Approaching 80, Agnes Varda has resolved to film her memoirs in her own inimitable fashion, presenting a strange cocktail of film clips, commissioned photographs, eulogies, family snapshots, thank-yous and reconstructions that is by turns insightful, schmaltzy, anecdotal, critical and nostalgic. Honored this year at Venice with the Glory to the Filmmaker award, Varda proved an early blurrer of fact and fiction, as she reminds us, in her pioneering New Wave opus “La Pointe courte.” “The Beaches of Agnes” is a similarly oddball mix that may strike some as overly whimsical but should delight the filmmaker’s many fans.
Docu opens on a Belgian beach with mirrors of different styles, shapes and sizes, replicating reflections (and reflections within reflections) of the ocean. But Varda, in casual deconstructionist mode, also films people in the act of setting up the mirrors, stressing the image as collective creation. The entire film consistently unfolds within this binary focus.

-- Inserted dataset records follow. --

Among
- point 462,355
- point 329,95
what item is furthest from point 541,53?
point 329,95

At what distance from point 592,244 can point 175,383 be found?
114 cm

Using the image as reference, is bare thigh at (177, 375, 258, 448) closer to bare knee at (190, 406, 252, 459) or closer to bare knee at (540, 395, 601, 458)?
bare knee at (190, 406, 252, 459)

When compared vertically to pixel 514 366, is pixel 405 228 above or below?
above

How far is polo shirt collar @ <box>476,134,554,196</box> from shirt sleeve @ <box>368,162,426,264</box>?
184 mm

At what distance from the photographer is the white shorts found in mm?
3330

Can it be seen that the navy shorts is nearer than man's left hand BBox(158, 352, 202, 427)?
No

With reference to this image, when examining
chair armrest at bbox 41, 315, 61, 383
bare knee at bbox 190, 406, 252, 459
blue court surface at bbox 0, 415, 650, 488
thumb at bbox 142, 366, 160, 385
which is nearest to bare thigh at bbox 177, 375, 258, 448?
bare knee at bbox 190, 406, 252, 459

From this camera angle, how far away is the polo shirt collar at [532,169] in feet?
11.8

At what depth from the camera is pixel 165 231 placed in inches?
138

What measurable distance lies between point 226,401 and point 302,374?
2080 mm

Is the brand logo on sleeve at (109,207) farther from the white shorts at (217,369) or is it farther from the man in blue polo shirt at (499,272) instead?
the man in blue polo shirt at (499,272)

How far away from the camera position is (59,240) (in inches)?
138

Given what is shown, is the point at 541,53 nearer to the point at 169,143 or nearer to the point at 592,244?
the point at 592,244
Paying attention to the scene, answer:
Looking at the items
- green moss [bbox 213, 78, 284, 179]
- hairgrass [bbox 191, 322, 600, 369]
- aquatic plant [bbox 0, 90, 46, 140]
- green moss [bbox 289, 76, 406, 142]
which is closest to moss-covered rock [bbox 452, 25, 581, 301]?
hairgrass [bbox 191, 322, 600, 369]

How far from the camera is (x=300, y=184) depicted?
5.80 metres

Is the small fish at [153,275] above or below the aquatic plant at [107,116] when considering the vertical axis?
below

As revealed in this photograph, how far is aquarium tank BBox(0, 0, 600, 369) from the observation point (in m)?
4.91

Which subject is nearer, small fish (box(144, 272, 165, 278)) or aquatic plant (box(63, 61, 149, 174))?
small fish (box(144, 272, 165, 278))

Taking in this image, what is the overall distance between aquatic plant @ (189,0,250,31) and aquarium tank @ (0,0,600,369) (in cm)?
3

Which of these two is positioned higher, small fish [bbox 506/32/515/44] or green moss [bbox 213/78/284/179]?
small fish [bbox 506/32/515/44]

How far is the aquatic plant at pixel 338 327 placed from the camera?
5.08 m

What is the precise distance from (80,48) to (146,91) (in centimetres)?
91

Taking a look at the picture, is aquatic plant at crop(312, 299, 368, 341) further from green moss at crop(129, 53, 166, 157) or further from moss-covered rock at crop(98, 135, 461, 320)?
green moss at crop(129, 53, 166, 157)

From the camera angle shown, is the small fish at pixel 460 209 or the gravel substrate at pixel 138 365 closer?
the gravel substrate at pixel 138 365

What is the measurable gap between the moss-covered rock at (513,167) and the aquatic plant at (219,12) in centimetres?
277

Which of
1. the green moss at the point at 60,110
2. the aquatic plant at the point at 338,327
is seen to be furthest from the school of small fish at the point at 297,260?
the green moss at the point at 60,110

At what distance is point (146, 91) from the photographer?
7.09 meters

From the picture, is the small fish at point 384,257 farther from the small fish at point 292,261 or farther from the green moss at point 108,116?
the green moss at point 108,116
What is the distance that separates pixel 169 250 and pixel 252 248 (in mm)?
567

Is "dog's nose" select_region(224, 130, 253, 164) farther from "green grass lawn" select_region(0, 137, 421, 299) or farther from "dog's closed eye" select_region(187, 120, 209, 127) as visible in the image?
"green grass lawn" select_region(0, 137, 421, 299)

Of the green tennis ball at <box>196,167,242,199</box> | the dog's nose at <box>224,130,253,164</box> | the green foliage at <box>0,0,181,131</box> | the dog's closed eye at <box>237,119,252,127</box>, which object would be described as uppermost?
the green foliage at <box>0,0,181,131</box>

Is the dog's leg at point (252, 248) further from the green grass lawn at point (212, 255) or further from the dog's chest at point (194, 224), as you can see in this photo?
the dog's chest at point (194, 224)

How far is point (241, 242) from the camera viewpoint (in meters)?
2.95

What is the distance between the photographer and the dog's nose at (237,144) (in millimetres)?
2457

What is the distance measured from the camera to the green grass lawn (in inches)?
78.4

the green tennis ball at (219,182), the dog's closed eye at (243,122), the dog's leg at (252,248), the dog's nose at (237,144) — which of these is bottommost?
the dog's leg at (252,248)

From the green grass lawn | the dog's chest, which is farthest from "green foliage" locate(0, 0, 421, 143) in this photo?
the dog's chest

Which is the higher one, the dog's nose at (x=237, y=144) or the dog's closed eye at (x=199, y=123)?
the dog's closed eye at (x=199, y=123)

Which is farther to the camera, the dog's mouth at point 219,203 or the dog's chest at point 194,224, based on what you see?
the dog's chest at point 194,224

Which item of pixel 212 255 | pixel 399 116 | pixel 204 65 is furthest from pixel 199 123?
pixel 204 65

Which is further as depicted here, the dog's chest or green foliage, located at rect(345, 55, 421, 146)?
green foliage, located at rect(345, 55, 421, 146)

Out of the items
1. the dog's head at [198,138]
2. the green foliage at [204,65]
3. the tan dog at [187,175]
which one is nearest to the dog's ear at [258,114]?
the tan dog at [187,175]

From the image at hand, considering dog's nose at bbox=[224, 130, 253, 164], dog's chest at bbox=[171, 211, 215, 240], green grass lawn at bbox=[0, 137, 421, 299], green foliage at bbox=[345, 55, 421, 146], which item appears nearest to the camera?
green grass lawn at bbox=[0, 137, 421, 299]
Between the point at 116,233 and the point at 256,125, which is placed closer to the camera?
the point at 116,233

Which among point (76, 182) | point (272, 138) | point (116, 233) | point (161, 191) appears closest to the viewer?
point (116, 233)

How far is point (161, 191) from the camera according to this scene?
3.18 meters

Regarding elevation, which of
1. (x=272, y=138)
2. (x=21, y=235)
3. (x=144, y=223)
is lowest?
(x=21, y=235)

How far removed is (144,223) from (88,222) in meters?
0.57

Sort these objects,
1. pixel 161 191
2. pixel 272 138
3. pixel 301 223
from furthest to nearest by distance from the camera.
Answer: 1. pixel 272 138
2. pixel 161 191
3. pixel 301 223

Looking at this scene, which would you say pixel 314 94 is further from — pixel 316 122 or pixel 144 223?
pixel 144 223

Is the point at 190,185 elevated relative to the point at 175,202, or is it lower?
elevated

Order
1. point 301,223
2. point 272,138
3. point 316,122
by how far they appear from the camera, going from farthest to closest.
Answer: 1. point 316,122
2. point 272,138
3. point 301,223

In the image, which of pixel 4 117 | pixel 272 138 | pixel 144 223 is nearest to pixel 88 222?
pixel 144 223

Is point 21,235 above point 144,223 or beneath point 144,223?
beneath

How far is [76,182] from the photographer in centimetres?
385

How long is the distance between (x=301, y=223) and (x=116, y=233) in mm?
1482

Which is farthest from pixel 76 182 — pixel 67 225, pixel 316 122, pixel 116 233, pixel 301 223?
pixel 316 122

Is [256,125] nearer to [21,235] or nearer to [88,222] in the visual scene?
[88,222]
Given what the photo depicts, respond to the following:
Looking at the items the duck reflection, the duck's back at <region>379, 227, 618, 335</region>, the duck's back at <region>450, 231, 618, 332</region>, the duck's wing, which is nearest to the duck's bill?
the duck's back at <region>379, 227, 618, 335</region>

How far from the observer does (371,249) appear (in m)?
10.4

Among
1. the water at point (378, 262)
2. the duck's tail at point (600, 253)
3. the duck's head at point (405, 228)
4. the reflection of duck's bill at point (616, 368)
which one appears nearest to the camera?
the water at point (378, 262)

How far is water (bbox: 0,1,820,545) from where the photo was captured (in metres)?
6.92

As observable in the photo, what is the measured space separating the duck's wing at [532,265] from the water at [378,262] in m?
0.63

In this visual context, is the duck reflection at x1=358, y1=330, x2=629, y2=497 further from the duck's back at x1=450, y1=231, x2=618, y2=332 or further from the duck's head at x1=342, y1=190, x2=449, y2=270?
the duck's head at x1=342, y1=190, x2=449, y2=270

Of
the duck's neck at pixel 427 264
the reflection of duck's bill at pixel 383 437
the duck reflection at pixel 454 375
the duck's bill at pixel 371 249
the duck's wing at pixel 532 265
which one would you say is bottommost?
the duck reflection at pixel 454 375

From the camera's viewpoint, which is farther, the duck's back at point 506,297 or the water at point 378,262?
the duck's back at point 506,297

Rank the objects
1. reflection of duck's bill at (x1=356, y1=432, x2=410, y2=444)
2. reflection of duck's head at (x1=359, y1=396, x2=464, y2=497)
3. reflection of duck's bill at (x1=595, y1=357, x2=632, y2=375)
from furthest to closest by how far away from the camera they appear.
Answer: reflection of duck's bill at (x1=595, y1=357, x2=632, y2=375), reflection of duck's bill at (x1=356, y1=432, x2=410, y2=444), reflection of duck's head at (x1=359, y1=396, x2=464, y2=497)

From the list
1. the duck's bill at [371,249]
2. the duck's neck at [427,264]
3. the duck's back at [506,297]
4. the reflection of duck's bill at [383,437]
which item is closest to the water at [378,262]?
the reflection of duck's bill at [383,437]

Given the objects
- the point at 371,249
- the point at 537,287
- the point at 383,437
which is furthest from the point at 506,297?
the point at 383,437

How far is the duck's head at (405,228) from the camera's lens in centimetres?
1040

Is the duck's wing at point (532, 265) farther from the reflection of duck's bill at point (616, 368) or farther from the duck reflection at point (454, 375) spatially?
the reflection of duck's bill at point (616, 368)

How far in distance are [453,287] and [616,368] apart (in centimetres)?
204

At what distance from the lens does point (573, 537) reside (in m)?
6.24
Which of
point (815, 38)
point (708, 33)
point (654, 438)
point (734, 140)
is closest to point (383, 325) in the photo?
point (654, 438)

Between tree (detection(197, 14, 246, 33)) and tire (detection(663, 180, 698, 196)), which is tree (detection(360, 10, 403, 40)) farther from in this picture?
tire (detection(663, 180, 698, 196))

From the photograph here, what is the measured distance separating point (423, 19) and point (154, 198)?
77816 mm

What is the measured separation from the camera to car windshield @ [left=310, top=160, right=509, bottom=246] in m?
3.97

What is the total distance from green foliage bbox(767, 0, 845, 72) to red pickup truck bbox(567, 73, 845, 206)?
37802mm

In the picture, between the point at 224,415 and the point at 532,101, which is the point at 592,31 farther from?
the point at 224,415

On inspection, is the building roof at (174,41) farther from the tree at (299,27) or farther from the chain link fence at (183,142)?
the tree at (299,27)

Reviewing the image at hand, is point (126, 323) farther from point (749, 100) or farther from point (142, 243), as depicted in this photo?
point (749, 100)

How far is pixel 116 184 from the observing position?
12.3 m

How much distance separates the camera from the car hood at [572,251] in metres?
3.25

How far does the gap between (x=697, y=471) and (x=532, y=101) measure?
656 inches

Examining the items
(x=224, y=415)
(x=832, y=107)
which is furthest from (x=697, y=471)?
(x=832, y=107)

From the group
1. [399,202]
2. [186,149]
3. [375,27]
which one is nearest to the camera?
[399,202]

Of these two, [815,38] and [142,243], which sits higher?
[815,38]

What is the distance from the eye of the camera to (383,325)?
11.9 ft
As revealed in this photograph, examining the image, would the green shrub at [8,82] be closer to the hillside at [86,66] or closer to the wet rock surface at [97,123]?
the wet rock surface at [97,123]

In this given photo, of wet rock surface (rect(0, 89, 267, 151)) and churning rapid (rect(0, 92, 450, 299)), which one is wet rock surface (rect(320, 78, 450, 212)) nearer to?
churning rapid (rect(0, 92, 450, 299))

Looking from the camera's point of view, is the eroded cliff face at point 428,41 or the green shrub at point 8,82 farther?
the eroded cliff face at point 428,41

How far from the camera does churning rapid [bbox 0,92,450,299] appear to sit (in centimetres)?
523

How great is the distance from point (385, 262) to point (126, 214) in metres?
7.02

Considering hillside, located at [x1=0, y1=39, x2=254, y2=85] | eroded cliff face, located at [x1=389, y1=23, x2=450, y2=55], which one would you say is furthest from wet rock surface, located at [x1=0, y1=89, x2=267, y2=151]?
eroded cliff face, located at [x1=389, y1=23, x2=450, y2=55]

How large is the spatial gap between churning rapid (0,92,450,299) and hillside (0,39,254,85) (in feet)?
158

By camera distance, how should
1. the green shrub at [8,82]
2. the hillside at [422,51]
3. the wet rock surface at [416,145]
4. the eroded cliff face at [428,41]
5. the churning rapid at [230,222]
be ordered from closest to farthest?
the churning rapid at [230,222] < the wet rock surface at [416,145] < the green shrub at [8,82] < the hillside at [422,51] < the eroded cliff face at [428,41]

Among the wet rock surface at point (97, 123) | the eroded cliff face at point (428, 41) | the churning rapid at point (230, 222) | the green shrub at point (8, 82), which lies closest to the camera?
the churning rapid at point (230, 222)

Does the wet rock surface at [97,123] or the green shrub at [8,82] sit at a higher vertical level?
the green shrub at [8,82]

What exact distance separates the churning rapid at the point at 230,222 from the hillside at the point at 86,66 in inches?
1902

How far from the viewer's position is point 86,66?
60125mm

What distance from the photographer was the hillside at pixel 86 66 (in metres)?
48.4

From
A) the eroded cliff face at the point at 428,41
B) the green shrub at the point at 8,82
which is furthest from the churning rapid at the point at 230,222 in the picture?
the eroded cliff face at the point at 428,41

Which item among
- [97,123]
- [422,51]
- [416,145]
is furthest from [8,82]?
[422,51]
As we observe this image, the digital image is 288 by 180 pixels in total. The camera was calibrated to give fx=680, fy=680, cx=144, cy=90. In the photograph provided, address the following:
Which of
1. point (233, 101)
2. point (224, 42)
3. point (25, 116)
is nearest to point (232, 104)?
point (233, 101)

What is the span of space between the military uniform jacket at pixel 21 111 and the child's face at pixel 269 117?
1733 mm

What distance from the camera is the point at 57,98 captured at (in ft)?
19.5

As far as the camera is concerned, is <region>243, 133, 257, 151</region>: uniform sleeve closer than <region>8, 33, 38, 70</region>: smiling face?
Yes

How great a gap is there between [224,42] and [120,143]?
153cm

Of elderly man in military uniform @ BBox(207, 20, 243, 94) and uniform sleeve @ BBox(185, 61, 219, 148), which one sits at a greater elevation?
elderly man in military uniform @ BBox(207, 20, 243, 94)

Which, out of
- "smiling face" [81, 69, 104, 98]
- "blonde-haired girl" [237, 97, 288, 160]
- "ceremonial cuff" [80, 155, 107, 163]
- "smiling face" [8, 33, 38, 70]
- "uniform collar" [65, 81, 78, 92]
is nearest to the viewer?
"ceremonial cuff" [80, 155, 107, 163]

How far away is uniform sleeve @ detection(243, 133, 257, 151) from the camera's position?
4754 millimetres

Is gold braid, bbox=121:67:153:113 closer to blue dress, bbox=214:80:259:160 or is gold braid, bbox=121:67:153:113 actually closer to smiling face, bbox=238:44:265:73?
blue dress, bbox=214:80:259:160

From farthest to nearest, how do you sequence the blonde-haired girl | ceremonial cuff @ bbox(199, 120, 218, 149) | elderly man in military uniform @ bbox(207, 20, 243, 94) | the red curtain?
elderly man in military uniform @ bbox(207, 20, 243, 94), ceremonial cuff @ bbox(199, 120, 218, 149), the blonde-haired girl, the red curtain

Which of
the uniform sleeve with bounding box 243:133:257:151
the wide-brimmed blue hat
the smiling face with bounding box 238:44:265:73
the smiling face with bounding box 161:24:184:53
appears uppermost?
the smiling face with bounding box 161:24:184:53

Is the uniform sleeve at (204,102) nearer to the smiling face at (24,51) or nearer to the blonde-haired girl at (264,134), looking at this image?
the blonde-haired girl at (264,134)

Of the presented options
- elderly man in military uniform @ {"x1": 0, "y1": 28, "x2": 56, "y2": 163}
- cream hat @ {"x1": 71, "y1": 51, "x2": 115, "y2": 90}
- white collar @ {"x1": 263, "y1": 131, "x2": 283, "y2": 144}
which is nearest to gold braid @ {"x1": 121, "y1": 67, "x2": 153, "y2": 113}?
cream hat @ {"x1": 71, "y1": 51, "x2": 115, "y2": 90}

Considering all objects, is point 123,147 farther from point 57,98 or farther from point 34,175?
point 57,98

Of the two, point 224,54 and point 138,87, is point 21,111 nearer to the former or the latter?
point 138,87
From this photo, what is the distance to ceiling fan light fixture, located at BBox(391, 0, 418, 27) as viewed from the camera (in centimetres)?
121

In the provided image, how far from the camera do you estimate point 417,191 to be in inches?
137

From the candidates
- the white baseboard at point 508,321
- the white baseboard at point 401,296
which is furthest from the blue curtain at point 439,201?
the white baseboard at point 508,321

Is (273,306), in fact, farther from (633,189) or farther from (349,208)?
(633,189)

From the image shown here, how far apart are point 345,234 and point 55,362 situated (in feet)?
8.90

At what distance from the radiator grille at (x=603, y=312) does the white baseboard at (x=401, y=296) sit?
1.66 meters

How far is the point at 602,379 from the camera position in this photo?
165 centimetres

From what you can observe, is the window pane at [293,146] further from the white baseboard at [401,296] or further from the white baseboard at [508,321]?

Similarly, the beaches Varda has chosen to metaphorically mark the various stages of her progress function both as accurate biography and as artificial construct. When her brother, her sole surviving family member, joins her for reminiscences about the war years spent in a boat anchored in the fishing port of Sete, France, Varda shows children on the quay dressed in gingham frocks to represent her school days there.
In later installments, though, Varda resorts to simply piling sand on a Parisian street and dressing her staff in bathing suits to kiddingly sustain the conceit.
The obviously fake reconstructions of her own past echo her far more anguished cinematic re-creations of her dying husband Jacques Demy’s childhood in “Jacquot de Nantes.” And indeed, Varda conflates past and present as liberally as she does fact and fiction. Her one commercial flop, the Catherine Deneuve/Michel Piccoli-starring “Les Creatures,” is transformed into a celluloid enclosure whose walls and ceilings are entirely composed of strips from 35mm prints of the film.
Distinctions between personal and social issues likewise melt away. Documentary scenes of angry feminist protests in which Varda participated are interspersed with scenes of an enraged Sandrine Bonnaire lashing out in “Vagabond.”
Glimpses of Varda’s lesser-known works similarly range from the historical to the downright diverting, from extensive footage of the Black Panthers and the Cuban and Chinese revolutions to Jane Birkin and Laura Betti re-creating a Laurel and Hardy slapstick routine.
But it is the plump, diminutive Varda herself who dominates the film, whether at the helm of a yellow boat sailing down the Seine, standing before a 25-foot blowup of her photo of Gerard Philipe or recalling her friendship with Jim Morrison over photos of the two lazing on the grass.